How to Avoid Adding Holiday Pounds


Manahawkin, NJ – November 21, 2024 – We’re faced with it every holiday season: delectable treats we “can’t resist” for one reason or another, thus we overindulge. An American Heart Association survey found that 69 percent of respondents had trouble prioritizing healthy eating during this time of year. Throw in traveling, shopping, decorating and visiting, and you can see why. And for those dealing with chronic illness like diabetes or high blood pressure, the holiday period can be especially challenging. Robert Hildebrandt, MBA, RDN, CDCES, from the Diabetes Management Center at Hackensack Meridian Health Southern Ocean Medical Center has some tips on how to enjoy the festivities without putting your health at risk.

Don’t drink your calories: Your best friend may make that incredible, seasonal cocktail that everyone enjoys. Ask yourself if you really need it. Alcoholic beverages, egg nog and specialty coffee drinks are loaded with calories and added sugar. Having just one or two of those drinks can add up to that of a meal or more. What to do? Swap the alcohol for seltzer or plain water with seasonal fruit like apple slices or berries mixed in – or enjoy a cup of tea with chai herbs or a cinnamon stick. Alcohol can also lower your inhibitions, resulting in overeating.

Don’t linger: Most people tend to gather around a buffet table, appetizer tray or charcuterie board upon arrival to a party. Even if you’re not hungry, such delicious looking treats can tempt you to graze and overeat without thinking. This becomes even more challenging when a main course is served. You’re already full, but you don’t want to offend your host – so you eat more. Avoid this scenario by skipping the appetizers and instead take the time to move around and talk to family and friends. If you can’t resist, look for healthier options such as shrimp cocktail and other meats (not fried) and vegetables. Be aware of pre-packaged, frozen appetizers which tend to be ultraprocessed and have a high salt intake. And skip or limit the sauces – this way, you’ll be ready for something else you’re really looking forward to.

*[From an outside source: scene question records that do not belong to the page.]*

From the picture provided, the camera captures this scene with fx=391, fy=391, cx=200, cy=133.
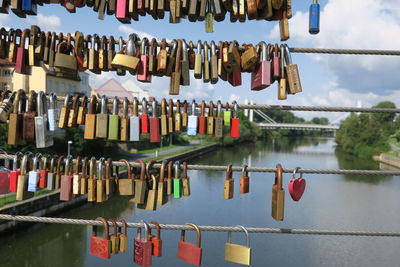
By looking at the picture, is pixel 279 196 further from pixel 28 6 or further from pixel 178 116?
pixel 28 6

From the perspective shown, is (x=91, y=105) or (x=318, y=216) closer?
(x=91, y=105)

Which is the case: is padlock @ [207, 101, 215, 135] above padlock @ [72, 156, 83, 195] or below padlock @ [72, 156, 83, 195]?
above

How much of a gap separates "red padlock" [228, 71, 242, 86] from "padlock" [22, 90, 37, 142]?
1.03 meters

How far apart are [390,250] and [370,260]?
1080 millimetres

Bring your own: There’s always that one gathering that is over the top when it comes to food – leaving you no choice but to eat something you know you shouldn’t. If you’re stuck in this situation, moderation is always key. Look for leaner proteins and skip special sauces, bread and rolls. Even asking your host in advance if a small salad can be set aside for you is a reasonable request that won’t put anyone out – or bring your own. Feel free to bring a dish or two of something on the healthier side. By doing this, you are assuring that there is a healthy alternative for you – your host will definitely thank you, and others in the same boat as you will as well.

A holiday treat: Desserts and treats should be just that – an occasional treat, not an everyday indulgence. Especially if you have a chronic condition or are trying to maintain a healthy weight, don’t put yourself in a tempting position. Fruit is always a good selection (and also easy to bring). If you decide to enjoy, take a small portion of your favorite sweet treat,  and resist ‘seconds.’ And watch those cookies – they may be small, but the calories, sugar and fat from too many of them can add up to be more than a piece of cake or pie.

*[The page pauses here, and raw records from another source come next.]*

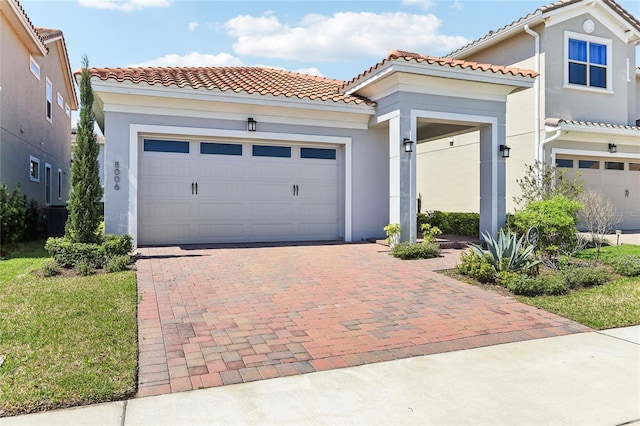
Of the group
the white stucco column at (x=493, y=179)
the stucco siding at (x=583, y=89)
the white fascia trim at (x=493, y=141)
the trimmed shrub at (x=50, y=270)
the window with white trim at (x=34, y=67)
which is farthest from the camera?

Don’t Turn the Holidays Into a Week-Long Feast: It’s easy to let the festivities stretch beyond a single day. Leftovers, pies, cookies, and other indulgent treats often linger for days after the holiday, turning what could be a one-day celebration into a week-long feast. This habit can lead to consuming far more calories, sugar, and fat than intended.

To avoid this, be mindful of portion sizes when serving yourself leftovers. Freeze extra holiday dishes in individual portions for future meals instead of keeping them in plain sight. If you’re hosting, encourage guests to take home some of the food. If you’re attending an event, politely decline when offered a plate of sweets to-go. By keeping the indulgences limited to the holiday itself, you’ll prevent overindulgence from becoming a daily occurrence and set yourself up for a healthier, more balanced week. If you think it’s just you that faces this seasonal challenge, know you’re not alone. An Ohio State University survey found that two-thirds of respondents said they overindulge in food during this period. But with a little planning, you can make steps toward healthier choices.

What to do: Get creative! Small food and drink swaps will go a long way, especially during this period of endless festivities. Enlist a buddy: ask your friends and loved ones to support you during this time and to not sabotage your efforts or get upset with you if you don’t take part in the usual traditions. And mix it up – it’s not all about eating and drinking. Holiday party fun can come in the form of playing games, going for a walk, looking at old photos, and conversing and connecting. When the season is over and you don’t feel sluggish and are ready to start a new year feeling great, you’ll be glad you made these small adjustments.